### DATASET ROWS

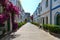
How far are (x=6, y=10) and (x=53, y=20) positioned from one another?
783 cm

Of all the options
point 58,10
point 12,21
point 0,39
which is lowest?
point 0,39

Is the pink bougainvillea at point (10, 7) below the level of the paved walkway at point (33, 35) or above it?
above

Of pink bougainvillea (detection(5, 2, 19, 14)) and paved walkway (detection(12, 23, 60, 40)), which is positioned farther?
paved walkway (detection(12, 23, 60, 40))

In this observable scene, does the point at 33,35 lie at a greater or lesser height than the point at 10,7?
lesser

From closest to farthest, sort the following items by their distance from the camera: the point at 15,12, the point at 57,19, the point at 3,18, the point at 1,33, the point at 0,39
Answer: the point at 3,18 → the point at 0,39 → the point at 1,33 → the point at 15,12 → the point at 57,19

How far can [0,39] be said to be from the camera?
1205cm

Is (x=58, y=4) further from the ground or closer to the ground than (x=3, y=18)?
further from the ground

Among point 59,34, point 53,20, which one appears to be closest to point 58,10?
point 53,20

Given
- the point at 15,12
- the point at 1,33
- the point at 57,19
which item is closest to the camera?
the point at 1,33

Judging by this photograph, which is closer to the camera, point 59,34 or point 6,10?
point 6,10

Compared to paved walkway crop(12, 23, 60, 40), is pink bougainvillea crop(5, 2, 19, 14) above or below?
above

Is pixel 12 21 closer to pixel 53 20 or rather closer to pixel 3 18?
pixel 53 20

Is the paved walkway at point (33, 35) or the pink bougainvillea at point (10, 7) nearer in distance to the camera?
the pink bougainvillea at point (10, 7)

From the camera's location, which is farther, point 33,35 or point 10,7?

######

» WHAT YOU NEED TO DO
Repeat the material above word for word and skip every image in it.

» FINAL RESULT
How far are (x=6, y=10) and (x=53, y=20) positioned from one another?
783 cm

Of all the options
point 58,10
point 12,21
point 0,39
which is lowest?
point 0,39

Is the pink bougainvillea at point (10, 7) below the level of the paved walkway at point (33, 35) or above it?
above

Of pink bougainvillea (detection(5, 2, 19, 14)) and paved walkway (detection(12, 23, 60, 40)), which is positioned farther?
paved walkway (detection(12, 23, 60, 40))

In this observable scene, does the point at 33,35 lie at a greater or lesser height than the point at 10,7?
lesser

From closest to farthest, sort the following items by their distance from the camera: the point at 15,12, the point at 57,19, the point at 3,18, the point at 1,33, the point at 0,39
Answer: the point at 3,18 → the point at 0,39 → the point at 1,33 → the point at 15,12 → the point at 57,19

How far can [0,39] be said to be from the camera?
1205cm

Is (x=58, y=4) further from the ground or closer to the ground than (x=3, y=18)?
further from the ground

Among point 59,34, point 53,20, which one appears to be closest to point 58,10?
point 53,20

Given
- the point at 15,12
- the point at 1,33
- the point at 57,19
which item is closest to the camera?
the point at 1,33

Judging by this photograph, which is closer to the camera, point 59,34 or point 6,10?
point 6,10

Compared to paved walkway crop(12, 23, 60, 40), is pink bougainvillea crop(5, 2, 19, 14) above or below?
above

Is pixel 12 21 closer to pixel 53 20 or rather closer to pixel 3 18?
pixel 53 20

Is the paved walkway at point (33, 35) or the pink bougainvillea at point (10, 7) nearer in distance to the camera?
the pink bougainvillea at point (10, 7)

From the camera's location, which is farther, point 33,35 or point 10,7?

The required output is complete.